The pathogenesis of influenza-associated encephalopathy remains unclear. A hyperactive cytokine response, rather than viral invasion, is believed to be responsible (1,7). We found a high serum concentration of IL-6 in our patient. It was reported that the level of IL-6 is related to the disease severity and the duration of unconsciousness in patients with influenza-associated encephalopathy (8,9).

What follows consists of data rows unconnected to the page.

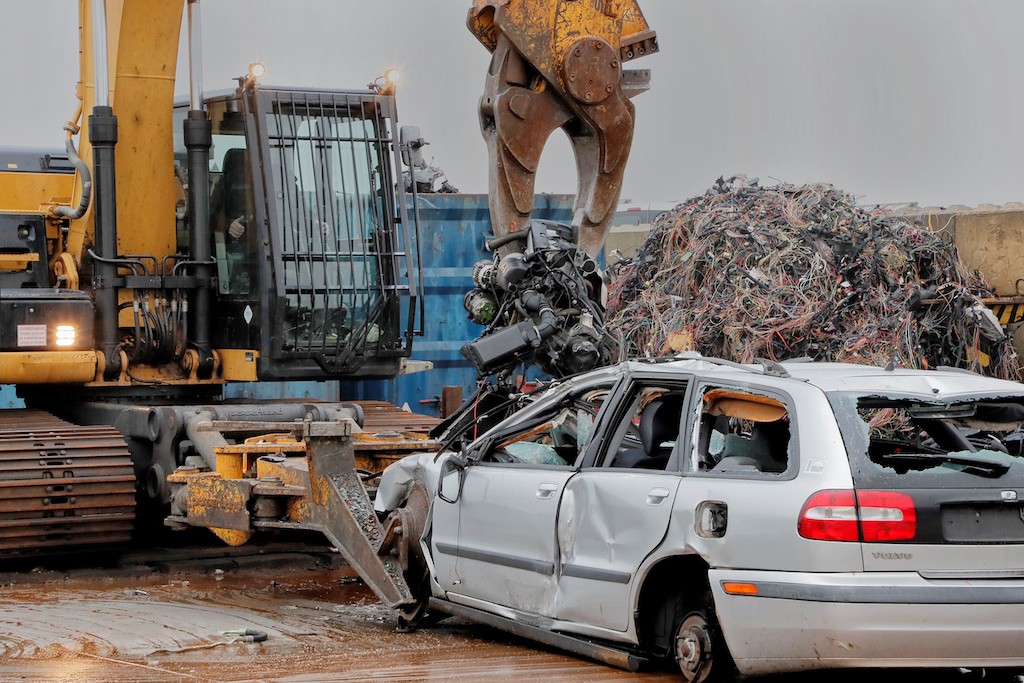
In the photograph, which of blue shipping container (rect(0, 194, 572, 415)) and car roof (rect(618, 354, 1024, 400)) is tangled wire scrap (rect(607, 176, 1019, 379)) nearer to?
blue shipping container (rect(0, 194, 572, 415))

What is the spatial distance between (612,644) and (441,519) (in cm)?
148

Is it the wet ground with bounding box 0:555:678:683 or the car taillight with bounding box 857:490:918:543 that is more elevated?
the car taillight with bounding box 857:490:918:543

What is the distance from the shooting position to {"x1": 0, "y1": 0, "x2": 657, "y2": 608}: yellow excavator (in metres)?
10.4

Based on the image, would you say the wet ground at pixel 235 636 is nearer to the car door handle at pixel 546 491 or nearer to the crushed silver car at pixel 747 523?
the crushed silver car at pixel 747 523

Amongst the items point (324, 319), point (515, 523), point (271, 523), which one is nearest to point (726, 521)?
point (515, 523)

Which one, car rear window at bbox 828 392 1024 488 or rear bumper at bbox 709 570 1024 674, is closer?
rear bumper at bbox 709 570 1024 674

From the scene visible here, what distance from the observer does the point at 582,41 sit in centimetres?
1021

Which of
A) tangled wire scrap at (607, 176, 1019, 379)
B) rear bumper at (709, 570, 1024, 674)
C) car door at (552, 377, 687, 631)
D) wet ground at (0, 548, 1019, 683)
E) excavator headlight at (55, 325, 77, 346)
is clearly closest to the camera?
rear bumper at (709, 570, 1024, 674)

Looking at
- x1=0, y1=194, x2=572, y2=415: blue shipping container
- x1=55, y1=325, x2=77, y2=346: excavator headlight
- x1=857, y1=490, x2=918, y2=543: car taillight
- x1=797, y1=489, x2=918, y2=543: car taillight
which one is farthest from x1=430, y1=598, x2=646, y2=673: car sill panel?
x1=0, y1=194, x2=572, y2=415: blue shipping container

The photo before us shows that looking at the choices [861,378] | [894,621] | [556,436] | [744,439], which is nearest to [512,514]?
[556,436]

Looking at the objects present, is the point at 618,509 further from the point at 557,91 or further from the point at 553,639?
the point at 557,91

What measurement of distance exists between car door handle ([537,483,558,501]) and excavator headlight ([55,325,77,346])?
5513 mm

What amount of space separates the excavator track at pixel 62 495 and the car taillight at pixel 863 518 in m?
6.14

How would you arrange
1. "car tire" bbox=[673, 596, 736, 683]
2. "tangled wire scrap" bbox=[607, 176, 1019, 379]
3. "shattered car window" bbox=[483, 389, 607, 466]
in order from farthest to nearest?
"tangled wire scrap" bbox=[607, 176, 1019, 379]
"shattered car window" bbox=[483, 389, 607, 466]
"car tire" bbox=[673, 596, 736, 683]
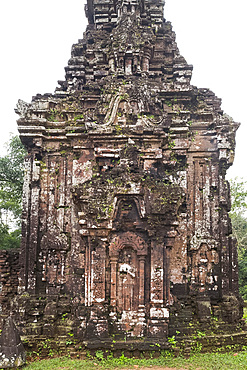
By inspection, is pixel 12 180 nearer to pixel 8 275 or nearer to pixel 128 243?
pixel 8 275

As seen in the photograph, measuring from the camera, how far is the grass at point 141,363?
7844mm

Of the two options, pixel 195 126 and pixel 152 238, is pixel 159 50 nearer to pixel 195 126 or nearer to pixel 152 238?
pixel 195 126

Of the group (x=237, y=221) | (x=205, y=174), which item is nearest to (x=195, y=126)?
(x=205, y=174)

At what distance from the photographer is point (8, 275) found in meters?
12.0

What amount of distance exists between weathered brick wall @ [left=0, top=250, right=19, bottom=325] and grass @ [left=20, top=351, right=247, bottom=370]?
13.3 ft

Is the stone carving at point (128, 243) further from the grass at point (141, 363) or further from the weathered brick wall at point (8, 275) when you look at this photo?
the weathered brick wall at point (8, 275)

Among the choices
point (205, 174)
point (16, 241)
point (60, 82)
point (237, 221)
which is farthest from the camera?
point (237, 221)

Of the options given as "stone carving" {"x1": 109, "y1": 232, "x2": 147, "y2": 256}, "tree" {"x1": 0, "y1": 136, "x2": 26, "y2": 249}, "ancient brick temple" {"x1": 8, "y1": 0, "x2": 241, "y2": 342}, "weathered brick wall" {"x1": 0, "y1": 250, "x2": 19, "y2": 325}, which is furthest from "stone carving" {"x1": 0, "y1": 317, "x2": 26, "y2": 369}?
"tree" {"x1": 0, "y1": 136, "x2": 26, "y2": 249}

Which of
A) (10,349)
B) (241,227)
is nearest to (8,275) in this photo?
(10,349)

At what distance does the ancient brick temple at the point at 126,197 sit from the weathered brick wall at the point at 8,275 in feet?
7.30

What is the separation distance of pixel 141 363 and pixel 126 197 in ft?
11.8

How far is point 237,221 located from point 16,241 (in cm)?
2366

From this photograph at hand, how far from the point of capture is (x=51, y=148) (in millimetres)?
10836

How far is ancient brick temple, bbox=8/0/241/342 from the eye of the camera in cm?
864
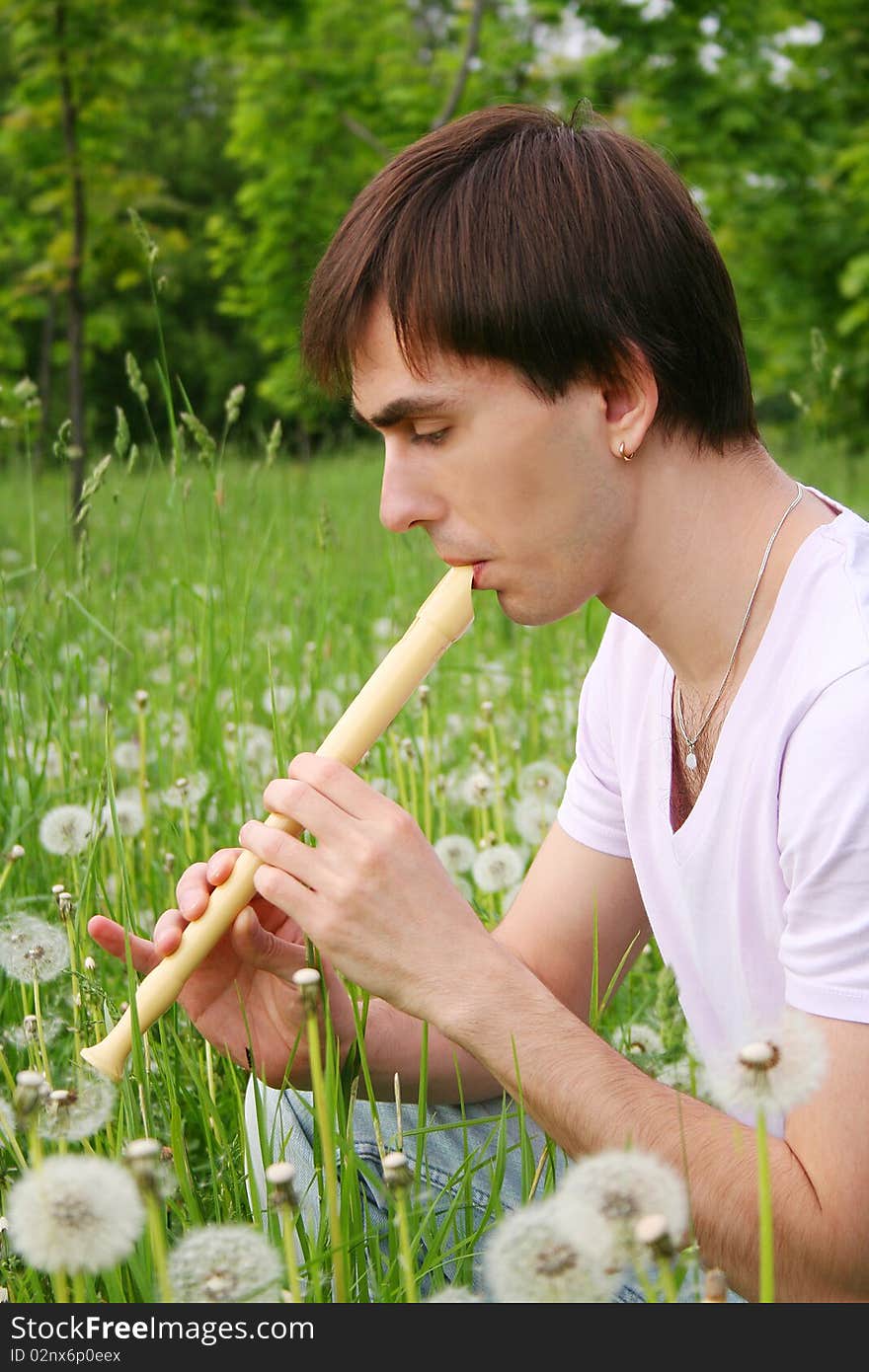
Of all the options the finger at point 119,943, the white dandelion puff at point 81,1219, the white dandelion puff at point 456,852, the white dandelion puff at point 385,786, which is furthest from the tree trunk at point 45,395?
the white dandelion puff at point 81,1219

Considering that the immunogenic consequence of influenza virus infection likely contributes to the pathogenesis, steroid pulse therapy is recommended as a specific therapy for influenza-associated encephalopathy (10). Indeed, our case showed dramatic improvement in consciousness following steroid therapy. Previous case reports have reported improvements in severe cases of encephalopathy following the use of corticosteroids (11). Conversely, Kawashima et al. (12), who surveyed medical doctors who had treated pediatric influenza-associated encephalopathy, showed that the administration of corticosteroids did not affect the treatment results. Therefore, a well-designed, randomized, controlled study to evaluate the effect of corticosteroid administration on influenza-associated encephalopathy is needed.

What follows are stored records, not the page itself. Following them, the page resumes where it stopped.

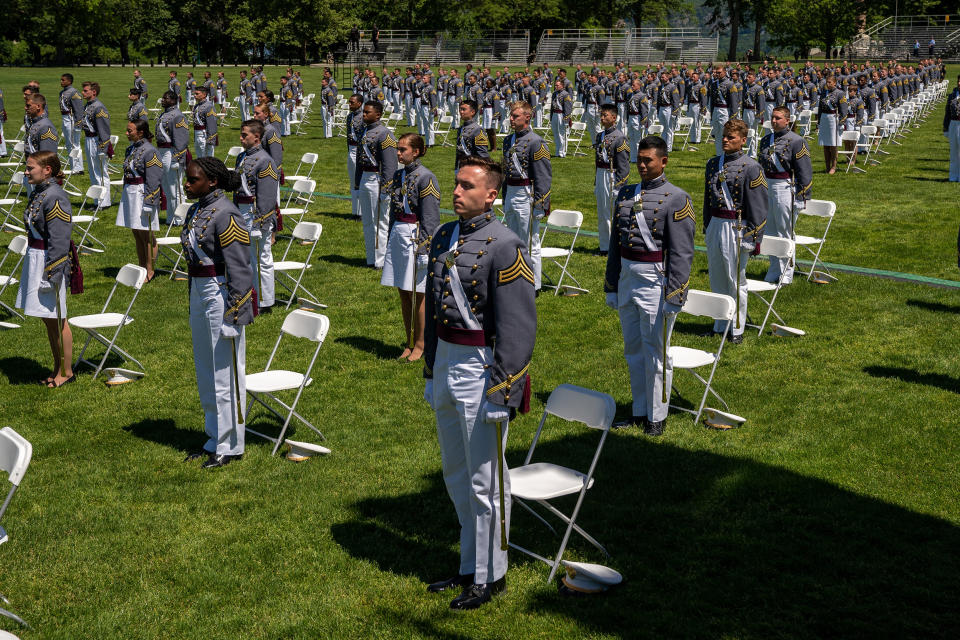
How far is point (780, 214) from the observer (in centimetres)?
1169

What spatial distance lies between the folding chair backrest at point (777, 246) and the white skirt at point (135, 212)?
Result: 7.91 m

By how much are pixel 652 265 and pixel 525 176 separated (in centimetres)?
430

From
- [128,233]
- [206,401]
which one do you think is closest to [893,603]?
[206,401]

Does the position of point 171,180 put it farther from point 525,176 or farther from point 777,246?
point 777,246

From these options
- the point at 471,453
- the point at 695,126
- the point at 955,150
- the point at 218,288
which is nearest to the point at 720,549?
the point at 471,453

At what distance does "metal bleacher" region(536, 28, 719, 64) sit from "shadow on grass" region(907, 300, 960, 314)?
5911 centimetres

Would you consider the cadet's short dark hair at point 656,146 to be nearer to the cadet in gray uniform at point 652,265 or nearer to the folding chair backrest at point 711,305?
the cadet in gray uniform at point 652,265

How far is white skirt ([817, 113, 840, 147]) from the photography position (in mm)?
22297

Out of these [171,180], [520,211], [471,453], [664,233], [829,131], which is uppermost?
[829,131]

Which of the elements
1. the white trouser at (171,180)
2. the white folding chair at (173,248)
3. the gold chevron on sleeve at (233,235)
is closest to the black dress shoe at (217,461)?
the gold chevron on sleeve at (233,235)

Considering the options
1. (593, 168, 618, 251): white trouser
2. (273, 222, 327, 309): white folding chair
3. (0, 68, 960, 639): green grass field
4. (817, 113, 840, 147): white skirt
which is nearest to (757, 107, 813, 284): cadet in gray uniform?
(0, 68, 960, 639): green grass field

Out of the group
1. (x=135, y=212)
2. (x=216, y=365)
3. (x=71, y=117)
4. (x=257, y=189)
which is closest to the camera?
(x=216, y=365)

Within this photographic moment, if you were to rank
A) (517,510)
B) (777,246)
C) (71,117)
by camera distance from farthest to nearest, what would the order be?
A: (71,117)
(777,246)
(517,510)

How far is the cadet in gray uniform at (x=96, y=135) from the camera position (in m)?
18.2
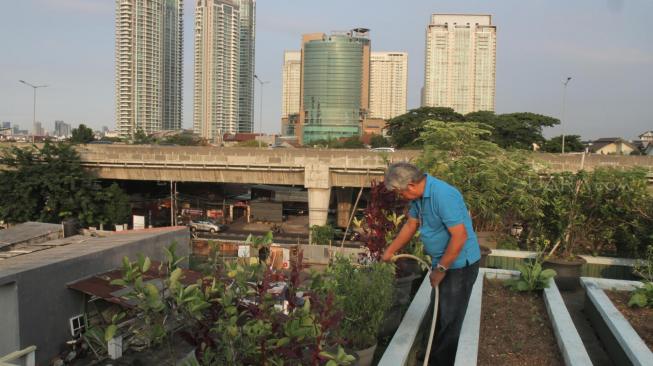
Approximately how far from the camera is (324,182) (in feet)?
81.7

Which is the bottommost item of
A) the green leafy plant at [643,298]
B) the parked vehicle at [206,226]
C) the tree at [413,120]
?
the parked vehicle at [206,226]

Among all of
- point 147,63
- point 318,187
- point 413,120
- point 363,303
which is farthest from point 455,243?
point 147,63

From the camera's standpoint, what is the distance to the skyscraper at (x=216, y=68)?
106m

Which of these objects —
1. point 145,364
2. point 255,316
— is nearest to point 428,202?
point 255,316

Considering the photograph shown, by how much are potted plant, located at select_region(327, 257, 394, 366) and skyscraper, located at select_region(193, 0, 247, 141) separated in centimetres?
10908

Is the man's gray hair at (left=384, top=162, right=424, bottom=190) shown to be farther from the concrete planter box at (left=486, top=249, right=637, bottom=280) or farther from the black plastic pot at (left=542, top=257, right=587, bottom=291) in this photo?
the concrete planter box at (left=486, top=249, right=637, bottom=280)

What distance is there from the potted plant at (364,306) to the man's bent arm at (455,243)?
850 millimetres

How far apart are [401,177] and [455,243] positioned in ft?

Influenza-associated encephalopathy is most frequently reported in children. Among the 25 cases from the British survey reported by Goenka et al. (5), 21 were children, and 4 were adults. Two of the adults had acute benign encephalopathy associated with influenza A (H1N1). There was a report of two cases of influenza B-associated encephalopathy in adults; they were virologically documented, with normal MRI findings and EEG findings consistent with encephalitis (4). In Japan, influenza is the most commonly identified pathogen in acute encephalopathy and is detectable by rapid detection kits for influenza infection, which are widely used among physicians. Influenza-associated encephalopathy is widely recognized in Japan, where its incidence has been estimated as 100-500 cases per year (6). The majority of patients are infants or young children aged <5 years. Table shows the number of influenza B-associated encephalitis/encephalopathy cases that were reported during the influenza seasons from 2007 to 2016 in Japan (13,14). According to information from the National Institute of Infectious Diseases, Japan, epidemics of influenza B occurred during the winters of 2010-2011, 2011-2012, 2013-2014, and 2015-2016 (15). Table shows that the number of cases of influenza B-associated encephalopathy was high in the seasons when an epidemic of influenza B occurred.

Table.

Number of Patients with Influenza B-associated Encephalitis/Encephalopathy Reported in Japan according to Season.

Age (years)	Season
	2007-2010	2010-2011	2011-2012	2012-2013	2013-2014	2014-2015	2015-2016	Total
0-4	7	4	7	2	8	0	22	50
5-9	6	9	9	3	7	1	16	51
10-19	2	1	8	3	9	0	13	36
20-29	0	1	0	1	0	0	0	2
30-39	0	0	2	0	0	0	2	4
40-49	0	0	0	0	2	0	6	8
50-59	1	0	1	0	0	1	1	4
60-69	0	0	0	0	3	1	2	6
70-79	0	0	0	1	0	0	1	2
≥80	0	0	0	0	2	2	1	5
Total	16	15	27	10	31	5	64	168

This case report showed the detailed clinical course of encephalopathy associated with influenza B infection in an adult. The MRI and EEG findings in the acute phase were consistent with encephalopathy and returned to normal in the recovery phase. During outbreaks of influenza A and B, we suggest that physicians consider the possibility of influenza-associated encephalopathy and initiate therapy immediately for adults and children presenting with a fever and impaired consciousness.

The authors state that they have no Conflict of Interest (COI).